The entire Dynatrace platform is incredibly flexible, and currently supports additional integrations with over 500 different technologies. This is good new large networks that rely on a host of different tools and platforms to receive alerts, manage network infrastructure, and coordinate team communications.

While Cloudwatch offers simple ELB metrics and reporting, Dynatrace takes it a step further by acting as a proactive monitoring and automation tool. Dynatrace can be used by any organization but many of its features truly shine in larger more complicated networks.

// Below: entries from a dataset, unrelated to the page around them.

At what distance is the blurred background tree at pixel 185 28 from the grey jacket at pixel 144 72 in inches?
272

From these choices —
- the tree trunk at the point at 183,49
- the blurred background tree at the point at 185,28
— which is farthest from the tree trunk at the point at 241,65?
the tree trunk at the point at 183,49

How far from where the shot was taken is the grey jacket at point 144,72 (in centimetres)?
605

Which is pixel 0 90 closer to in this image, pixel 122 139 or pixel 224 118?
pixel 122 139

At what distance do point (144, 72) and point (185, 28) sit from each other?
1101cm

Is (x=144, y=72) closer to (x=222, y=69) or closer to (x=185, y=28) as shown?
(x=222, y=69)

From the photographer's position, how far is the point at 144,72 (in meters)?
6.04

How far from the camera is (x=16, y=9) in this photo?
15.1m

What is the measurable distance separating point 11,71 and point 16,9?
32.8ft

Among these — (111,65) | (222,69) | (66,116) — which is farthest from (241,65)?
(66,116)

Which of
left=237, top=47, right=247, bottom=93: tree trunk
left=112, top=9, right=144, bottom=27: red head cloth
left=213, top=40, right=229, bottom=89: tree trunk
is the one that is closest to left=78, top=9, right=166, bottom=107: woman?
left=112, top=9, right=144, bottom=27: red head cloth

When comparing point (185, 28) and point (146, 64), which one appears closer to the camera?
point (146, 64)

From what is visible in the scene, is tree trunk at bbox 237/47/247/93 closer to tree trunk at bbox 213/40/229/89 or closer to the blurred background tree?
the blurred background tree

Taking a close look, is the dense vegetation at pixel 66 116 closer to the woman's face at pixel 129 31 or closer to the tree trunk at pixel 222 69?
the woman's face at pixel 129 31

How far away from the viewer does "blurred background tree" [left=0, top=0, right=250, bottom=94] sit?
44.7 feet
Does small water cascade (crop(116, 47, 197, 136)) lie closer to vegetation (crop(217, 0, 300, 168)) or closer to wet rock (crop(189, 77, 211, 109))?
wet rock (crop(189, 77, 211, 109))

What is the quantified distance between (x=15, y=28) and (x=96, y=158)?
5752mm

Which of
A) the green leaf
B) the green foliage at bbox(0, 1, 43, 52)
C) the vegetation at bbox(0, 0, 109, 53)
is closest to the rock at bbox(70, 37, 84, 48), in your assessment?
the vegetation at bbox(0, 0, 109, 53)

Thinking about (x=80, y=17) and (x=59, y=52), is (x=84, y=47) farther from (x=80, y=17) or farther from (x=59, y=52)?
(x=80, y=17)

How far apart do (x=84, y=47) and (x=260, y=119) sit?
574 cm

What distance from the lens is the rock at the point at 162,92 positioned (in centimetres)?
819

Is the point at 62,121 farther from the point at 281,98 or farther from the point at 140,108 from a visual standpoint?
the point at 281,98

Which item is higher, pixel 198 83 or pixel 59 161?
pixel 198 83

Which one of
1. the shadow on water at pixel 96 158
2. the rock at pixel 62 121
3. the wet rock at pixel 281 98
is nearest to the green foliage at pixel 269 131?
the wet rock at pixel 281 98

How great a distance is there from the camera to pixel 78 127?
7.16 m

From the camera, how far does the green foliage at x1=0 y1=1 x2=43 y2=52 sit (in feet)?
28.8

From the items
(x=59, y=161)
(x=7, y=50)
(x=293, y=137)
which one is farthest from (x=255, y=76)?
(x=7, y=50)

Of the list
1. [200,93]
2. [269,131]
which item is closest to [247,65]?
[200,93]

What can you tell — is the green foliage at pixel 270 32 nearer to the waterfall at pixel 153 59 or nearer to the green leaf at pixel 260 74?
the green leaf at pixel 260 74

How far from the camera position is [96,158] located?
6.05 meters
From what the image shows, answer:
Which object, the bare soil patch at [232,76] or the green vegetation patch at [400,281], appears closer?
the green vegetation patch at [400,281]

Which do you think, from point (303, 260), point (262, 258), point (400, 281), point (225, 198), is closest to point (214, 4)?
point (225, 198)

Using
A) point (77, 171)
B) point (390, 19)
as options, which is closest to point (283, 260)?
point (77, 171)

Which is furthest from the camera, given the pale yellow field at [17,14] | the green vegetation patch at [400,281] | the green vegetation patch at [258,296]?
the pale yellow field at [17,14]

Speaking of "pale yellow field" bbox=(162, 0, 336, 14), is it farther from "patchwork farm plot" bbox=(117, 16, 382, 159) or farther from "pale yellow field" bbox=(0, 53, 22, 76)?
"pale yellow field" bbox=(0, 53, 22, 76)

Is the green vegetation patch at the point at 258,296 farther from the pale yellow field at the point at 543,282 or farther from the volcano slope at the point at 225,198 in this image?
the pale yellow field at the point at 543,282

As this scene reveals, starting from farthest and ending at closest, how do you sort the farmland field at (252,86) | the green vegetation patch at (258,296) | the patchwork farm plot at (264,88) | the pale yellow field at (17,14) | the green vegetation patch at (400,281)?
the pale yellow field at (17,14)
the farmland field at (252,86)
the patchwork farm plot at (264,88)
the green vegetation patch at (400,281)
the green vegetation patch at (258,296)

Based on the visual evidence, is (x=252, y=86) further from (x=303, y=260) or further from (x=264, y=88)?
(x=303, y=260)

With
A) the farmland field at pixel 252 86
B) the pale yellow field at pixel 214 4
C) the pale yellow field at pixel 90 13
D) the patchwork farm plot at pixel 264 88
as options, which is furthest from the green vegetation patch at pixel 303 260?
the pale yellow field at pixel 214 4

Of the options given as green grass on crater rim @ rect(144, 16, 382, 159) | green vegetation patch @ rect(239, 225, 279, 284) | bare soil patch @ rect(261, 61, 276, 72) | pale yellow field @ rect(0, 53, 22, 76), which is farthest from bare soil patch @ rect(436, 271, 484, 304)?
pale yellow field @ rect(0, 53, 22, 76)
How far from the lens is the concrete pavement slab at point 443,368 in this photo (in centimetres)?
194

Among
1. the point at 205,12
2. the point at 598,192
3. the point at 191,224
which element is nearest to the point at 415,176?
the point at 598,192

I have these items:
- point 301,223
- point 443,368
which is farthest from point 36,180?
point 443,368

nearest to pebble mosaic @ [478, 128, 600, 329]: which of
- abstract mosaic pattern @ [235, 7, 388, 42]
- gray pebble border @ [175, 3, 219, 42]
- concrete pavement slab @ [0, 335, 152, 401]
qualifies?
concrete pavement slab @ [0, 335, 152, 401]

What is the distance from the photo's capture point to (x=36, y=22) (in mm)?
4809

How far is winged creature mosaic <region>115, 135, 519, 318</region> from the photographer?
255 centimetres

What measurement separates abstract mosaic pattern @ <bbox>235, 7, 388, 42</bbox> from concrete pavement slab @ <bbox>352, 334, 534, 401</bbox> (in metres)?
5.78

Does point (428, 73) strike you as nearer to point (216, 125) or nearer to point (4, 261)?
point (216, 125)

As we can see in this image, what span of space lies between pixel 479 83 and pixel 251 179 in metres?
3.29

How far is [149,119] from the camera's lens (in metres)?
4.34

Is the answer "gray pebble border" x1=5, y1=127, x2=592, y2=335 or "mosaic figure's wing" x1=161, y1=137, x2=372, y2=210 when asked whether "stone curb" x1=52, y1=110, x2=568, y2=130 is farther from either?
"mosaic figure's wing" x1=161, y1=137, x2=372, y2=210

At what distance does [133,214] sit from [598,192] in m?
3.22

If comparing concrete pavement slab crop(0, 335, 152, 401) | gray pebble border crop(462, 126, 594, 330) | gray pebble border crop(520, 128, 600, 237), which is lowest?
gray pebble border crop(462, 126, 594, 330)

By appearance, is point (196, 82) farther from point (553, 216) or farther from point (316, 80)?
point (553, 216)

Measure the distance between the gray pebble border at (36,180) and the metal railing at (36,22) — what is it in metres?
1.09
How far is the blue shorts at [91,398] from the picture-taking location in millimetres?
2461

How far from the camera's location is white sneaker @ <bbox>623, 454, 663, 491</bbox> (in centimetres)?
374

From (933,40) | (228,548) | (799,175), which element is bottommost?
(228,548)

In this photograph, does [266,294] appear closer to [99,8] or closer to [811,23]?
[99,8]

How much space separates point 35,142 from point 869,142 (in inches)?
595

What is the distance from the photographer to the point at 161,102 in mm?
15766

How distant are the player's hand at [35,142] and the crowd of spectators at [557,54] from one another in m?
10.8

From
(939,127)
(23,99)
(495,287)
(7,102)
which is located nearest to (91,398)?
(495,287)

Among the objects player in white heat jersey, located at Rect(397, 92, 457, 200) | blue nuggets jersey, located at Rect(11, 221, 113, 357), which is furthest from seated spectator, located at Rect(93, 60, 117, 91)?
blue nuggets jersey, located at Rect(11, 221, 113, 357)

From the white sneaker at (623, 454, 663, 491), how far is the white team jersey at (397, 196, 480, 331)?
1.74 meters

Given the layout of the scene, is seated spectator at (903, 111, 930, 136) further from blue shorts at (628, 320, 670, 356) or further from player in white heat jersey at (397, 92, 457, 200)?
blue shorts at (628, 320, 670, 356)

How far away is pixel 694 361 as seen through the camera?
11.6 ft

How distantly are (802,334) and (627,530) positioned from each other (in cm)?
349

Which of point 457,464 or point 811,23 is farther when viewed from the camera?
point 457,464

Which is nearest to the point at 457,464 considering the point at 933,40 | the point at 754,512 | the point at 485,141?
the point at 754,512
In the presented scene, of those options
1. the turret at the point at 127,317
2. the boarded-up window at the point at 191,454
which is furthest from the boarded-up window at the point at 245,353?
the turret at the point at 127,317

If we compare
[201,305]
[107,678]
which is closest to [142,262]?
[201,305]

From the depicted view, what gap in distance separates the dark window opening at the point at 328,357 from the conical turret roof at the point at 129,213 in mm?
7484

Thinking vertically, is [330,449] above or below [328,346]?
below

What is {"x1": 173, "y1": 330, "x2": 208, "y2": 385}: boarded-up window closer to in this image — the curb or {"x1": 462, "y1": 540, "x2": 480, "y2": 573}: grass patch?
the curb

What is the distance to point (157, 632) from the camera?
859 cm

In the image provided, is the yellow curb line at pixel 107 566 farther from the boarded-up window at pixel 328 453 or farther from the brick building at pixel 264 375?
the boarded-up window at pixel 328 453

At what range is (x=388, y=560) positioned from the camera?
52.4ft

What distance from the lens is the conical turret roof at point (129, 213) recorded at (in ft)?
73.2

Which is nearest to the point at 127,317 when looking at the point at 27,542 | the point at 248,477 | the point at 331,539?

You can test out the Dynatrace platform through a free 15-day trial.

Key features:

  • Customizable dashboard
  • Easy integration with AWS
  • AI-powered anomaly detection

Conclusion

ELB health checks are vital to ensuring your cloud services are not only running smoothly but are prepared for unexpected traffic spikes and instance failures. By keeping tabs on your instances you ensure your customers are able to access your services even during peak usage times.

While Cloudwatch may work for smaller businesses, many organizations that have service offerings hosted in AWS will greatly benefit from platforms such as SolarWinds AppOptics or Datadog. By combining these metrics in one place, you’re able to better prioritize maintenance tickets, and get a holistic view of how healthy your overall network environment truly is.